What Happens When a Criminal Suspect Confesses After Asking For an Attorney?

As a general rule, a criminal suspect who expresses his desire to deal with the police only through a lawyer may not be interrogated unless — and until — his attorney is actually present.  The one exception to this rule occurs when the suspect himself initiates further communication.In this situation, police may obtain a Miranda waiver and then resume the interrogation.  A suspect initiates further communication. . . when he speaks words or engages in conduct that can be fairly said to represent a desire on his part to open up a more generalized discussion relating directly or indirectly to the investigation.ates. In one recent Court case, a border patrol agent read the accused the Miranda warnings, and the suspect requested an attorney. The following day, a Los Angeles detective arrived to interrogate him. As he was introducing himself, the suspect interrupted and said “What can I do for you,or “What do you want from me.” After some additional small talk, the accused waived his Miranda rights and gave a series of increasingly incriminating statements.
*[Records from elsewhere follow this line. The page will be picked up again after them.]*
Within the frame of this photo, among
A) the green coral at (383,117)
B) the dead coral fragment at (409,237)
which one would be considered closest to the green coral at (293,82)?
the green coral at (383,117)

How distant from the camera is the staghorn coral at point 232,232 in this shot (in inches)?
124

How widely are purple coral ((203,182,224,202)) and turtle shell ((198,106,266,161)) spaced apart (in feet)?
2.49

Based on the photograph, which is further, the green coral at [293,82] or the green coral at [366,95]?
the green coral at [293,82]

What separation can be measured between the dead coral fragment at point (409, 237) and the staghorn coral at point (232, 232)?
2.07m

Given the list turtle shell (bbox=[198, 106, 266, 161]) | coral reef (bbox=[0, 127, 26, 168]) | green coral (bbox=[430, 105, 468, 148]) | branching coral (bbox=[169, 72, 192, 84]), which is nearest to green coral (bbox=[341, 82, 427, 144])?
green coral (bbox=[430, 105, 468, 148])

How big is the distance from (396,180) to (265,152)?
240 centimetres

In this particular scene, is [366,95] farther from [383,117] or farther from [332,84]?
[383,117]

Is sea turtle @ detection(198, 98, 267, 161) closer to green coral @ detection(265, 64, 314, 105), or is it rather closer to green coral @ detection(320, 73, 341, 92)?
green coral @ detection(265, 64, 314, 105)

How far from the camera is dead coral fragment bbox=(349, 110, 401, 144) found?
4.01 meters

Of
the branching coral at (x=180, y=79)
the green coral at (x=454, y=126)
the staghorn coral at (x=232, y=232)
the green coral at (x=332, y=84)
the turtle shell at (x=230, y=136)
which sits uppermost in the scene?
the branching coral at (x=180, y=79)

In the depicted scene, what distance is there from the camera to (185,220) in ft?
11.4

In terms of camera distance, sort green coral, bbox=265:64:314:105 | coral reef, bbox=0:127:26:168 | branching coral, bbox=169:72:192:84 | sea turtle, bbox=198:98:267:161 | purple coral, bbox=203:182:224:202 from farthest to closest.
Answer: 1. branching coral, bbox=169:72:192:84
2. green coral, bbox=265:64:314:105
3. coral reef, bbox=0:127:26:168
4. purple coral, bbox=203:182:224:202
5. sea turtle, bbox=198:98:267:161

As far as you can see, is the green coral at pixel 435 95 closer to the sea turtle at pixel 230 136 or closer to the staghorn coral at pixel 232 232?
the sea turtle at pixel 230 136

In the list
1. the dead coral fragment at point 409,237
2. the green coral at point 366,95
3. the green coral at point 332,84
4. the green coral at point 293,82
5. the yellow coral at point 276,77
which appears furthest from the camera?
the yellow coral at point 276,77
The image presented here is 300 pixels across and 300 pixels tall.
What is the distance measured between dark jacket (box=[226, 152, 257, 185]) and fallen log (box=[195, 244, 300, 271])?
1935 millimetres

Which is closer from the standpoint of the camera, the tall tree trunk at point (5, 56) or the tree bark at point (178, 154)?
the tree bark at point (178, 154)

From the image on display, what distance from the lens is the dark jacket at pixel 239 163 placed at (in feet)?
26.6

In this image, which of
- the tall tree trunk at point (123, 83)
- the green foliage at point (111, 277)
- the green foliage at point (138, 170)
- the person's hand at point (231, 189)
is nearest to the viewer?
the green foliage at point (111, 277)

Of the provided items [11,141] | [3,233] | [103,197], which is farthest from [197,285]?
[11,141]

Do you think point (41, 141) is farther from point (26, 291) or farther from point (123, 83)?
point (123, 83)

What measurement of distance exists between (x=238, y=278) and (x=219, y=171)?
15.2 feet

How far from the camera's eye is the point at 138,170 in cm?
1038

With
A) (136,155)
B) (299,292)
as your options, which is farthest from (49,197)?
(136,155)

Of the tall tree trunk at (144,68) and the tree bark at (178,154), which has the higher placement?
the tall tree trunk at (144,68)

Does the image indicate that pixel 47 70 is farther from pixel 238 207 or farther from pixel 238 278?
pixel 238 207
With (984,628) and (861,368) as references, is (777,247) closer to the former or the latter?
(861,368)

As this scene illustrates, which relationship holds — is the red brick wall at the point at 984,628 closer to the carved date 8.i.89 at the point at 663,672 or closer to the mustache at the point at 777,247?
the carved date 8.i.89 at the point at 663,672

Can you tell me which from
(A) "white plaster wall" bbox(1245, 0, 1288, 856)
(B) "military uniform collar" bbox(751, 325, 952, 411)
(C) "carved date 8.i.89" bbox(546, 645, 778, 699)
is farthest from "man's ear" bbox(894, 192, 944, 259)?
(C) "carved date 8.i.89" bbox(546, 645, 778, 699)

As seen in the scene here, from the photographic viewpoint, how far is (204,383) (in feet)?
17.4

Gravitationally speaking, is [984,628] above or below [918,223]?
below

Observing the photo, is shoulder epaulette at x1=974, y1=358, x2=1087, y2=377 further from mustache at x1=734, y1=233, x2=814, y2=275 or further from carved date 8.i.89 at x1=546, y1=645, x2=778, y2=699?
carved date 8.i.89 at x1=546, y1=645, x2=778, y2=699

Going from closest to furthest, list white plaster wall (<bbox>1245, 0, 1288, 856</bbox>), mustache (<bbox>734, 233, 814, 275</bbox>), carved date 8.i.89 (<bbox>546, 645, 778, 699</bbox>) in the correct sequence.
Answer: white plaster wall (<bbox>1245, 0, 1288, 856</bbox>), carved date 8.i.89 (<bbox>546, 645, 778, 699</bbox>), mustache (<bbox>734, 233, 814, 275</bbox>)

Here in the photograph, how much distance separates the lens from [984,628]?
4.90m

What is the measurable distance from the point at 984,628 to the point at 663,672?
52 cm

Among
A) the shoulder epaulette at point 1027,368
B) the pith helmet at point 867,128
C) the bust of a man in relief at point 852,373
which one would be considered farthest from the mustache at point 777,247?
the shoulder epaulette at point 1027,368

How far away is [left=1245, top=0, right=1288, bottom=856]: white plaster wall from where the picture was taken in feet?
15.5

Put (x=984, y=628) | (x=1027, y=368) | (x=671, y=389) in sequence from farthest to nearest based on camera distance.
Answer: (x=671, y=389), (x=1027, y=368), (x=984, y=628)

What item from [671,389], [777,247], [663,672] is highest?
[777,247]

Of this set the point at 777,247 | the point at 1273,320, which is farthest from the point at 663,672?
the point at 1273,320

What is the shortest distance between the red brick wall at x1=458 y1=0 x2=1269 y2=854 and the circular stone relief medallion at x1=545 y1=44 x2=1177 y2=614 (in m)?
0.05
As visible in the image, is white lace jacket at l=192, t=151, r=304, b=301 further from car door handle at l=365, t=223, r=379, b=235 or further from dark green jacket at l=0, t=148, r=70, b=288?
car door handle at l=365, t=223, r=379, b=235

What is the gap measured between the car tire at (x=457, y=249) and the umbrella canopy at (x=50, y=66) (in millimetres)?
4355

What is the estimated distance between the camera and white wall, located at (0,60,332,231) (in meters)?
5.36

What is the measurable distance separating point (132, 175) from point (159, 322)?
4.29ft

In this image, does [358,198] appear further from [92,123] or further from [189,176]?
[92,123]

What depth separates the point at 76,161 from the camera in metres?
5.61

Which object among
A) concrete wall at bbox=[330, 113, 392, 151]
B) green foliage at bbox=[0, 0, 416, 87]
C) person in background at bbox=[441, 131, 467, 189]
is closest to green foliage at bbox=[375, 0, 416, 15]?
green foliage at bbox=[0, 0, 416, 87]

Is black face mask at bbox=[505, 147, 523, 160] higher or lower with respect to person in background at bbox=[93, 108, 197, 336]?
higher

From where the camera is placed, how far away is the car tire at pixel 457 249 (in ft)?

The California Supreme Court concluded that while the criminal suspect may have thought he was just being polite, objectively speaking, his remarks could fairly be said to represent a desire on his part to open up a more generalized discussion relating directly or indirectly to the investigation. . . .” In other words, since the suspect initiated the interrogation and then waived his Miranda rights his confession was not constitutionally barred. Interestingly, in a departure from the past, the court at least acknowledged that the detectives description of the encounter with the arrestee which he never memorialized in a police report — could have been recently fabricated to defeat [the] motion. It also conceded that the detective would have interrogated the suspect even if he had not initiated the questioning.